§ **Quoted text**

This is the face of the dead man in Clerkenwell. He does not look perturbed by the change in the weather. Once Winters wore him out, but now he rests beneath the streets of the modern city he will never see, oblivious both to the weather and the wonders of our age, entirely oblivious to everything in fact.
Let me admit, although some might consider it poor company, I consider death to be my friend – because without mortality our time upon this earth would be worthless. So I do not fear death, but rather I hope I shall have enough life first. My fear is that death might come too soon or unexpectedly in some pernicious form. In this respect, I envy my father who always took a nap on the sofa each Sunday after gardening and one day at the age of seventy nine – when he had completed trimming the privet hedge – he never woke up again.
It was many years ago that I first made the acquaintance of the dead man in Clerkenwell, when I had an office in the Close where I used to go each day and write. I was fascinated to discover a twelfth century crypt in the heart of London, the oldest remnant of the medieval priory of the Knights of St John that once stood in Clerkenwell until it was destroyed by Henry VIII, and it was this memento mori, a sixteenth century stone figure of an emaciated corpse, which embodied the spirit of the place for me.
Thanks to Pamela Willis, curator at the Museum of the Order of St John, I went back to look up my old friend after all these years. She lent me her key and, leaving the bright October sunshine behind me, I let myself into the crypt, switching on the lights and walking to the furthest underground recess of the building where the dead man was waiting. I walked up to the tomb where he lay and cast my eyes upon him, recumbent with his shroud gathered across his groin to protect a modesty that was no longer required. He did not remonstrate with me for letting twenty years go by. He did not even look surprised. He did not appear to recognise me at all. Yet he looked different than before, because I had changed, and it was the transformative events of the intervening years that had awakened my curiosity to return.
There is a veracity in this sculpture which I could not recognise upon my previous visit, when – in my innocence – I had never seen a dead person. Standing over the figure this time, as if at a bedside, I observed the distended limbs, the sunken eyes and the tilt of the head that are distinctive to the dead. When my mother lost her mental and then her physical faculties too, I continued to feed her until she could no longer even swallow liquid, becoming as emaciated as the stone figure before me. It was at dusk on the 31st December that I came into her room and discovered her inanimate, recognising that through some inexplicable prescience the life had gone from her at the ending of the year. I understood the literal meaning of “remains,” because everything distinctive of the living person had departed to leave mere skin and bone. And I know now that the sculptor who made this effigy had seen that too, because his observation of the dead is apparent in his work, even if the bizarre number of ribs in his figure bears no relation to human anatomy.

§ **Given request 1**
Reproduce the part of the Clerkenwell essay that begins at the words "Let me admit, although" and stops after "woke up again.", changing "sofa" to "couch".
§ **Given request 2**
According to the Clerkenwell essay, how old was the writer's father when he died?
§ **Given request 3**
Put this sentence from the Clerkenwell essay into French: "He does not look perturbed by the change in the weather."

Records of scene-based questions
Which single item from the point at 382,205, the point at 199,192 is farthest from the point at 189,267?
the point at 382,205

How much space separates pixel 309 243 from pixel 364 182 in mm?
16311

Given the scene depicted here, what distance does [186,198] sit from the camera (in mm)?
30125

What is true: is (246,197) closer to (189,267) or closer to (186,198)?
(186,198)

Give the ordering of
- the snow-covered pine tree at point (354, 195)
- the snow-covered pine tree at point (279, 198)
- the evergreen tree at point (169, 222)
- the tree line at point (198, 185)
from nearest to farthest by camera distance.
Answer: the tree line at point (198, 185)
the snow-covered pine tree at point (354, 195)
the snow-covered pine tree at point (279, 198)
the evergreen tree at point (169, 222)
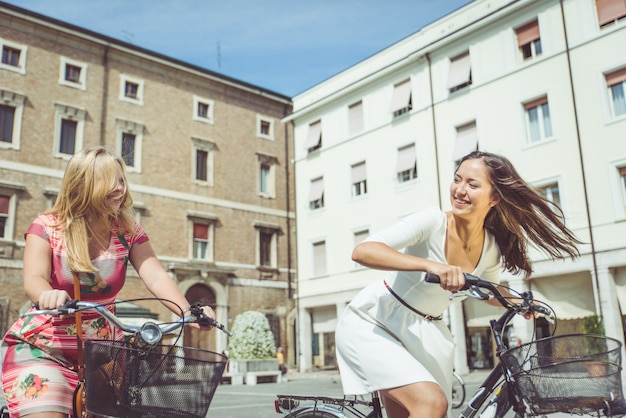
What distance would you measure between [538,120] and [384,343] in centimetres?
2092

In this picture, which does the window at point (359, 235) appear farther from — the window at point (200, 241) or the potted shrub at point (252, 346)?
the window at point (200, 241)

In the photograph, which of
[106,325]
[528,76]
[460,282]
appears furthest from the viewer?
[528,76]

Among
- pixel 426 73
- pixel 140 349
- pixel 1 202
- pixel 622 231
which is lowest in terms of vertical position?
pixel 140 349

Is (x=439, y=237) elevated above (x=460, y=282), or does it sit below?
above

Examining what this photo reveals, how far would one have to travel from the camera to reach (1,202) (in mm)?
23781

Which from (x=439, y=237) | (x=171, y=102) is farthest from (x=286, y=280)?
(x=439, y=237)

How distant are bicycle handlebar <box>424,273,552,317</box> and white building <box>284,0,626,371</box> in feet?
57.4

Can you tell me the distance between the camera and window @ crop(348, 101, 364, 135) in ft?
95.7

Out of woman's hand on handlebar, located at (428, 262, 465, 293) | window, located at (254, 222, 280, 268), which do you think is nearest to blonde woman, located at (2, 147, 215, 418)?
A: woman's hand on handlebar, located at (428, 262, 465, 293)

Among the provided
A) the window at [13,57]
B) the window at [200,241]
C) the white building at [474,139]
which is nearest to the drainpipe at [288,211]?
the white building at [474,139]

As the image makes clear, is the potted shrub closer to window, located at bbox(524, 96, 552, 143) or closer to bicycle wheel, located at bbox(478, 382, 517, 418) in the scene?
window, located at bbox(524, 96, 552, 143)

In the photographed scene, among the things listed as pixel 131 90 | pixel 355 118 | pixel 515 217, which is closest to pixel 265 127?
pixel 355 118

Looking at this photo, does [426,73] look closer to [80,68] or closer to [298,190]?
[298,190]

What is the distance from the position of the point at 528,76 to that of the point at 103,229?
72.0ft
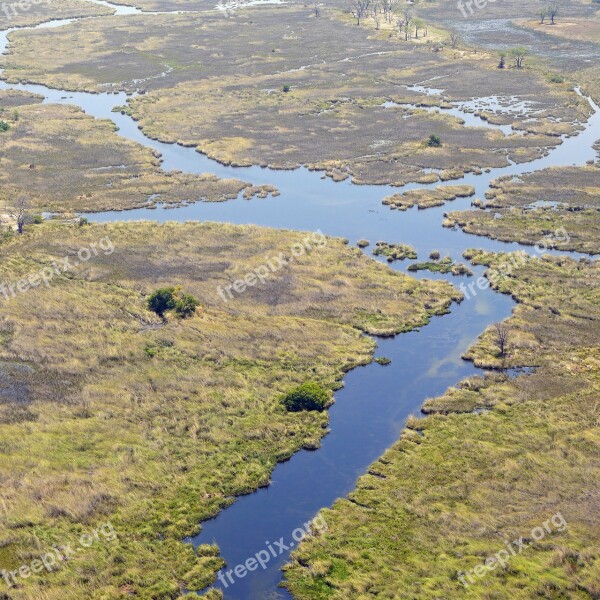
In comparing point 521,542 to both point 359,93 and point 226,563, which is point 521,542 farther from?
point 359,93

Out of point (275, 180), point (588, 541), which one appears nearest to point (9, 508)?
point (588, 541)

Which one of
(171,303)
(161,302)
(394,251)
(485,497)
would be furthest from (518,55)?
(485,497)

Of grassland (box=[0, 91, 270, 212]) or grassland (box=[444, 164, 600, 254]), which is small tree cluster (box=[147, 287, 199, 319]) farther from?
grassland (box=[444, 164, 600, 254])

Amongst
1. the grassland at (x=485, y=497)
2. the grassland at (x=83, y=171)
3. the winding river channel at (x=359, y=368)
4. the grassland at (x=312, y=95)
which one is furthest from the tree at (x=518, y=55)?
the grassland at (x=485, y=497)

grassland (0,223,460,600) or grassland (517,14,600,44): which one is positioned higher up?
grassland (517,14,600,44)

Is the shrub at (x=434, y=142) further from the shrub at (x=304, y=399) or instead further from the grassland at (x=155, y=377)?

§ **Worked answer 1**
Let me admit, although some might consider it poor company, I consider death to be my friend – because without mortality our time upon this earth would be worthless. So I do not fear death, but rather I hope I shall have enough life first. My fear is that death might come too soon or unexpectedly in some pernicious form. In this respect, I envy my father who always took a nap on the couch each Sunday after gardening and one day at the age of seventy nine – when he had completed trimming the privet hedge – he never woke up again.

§ **Worked answer 2**
Seventy-nine.

§ **Worked answer 3**
Il ne semble pas troublé par le changement de temps.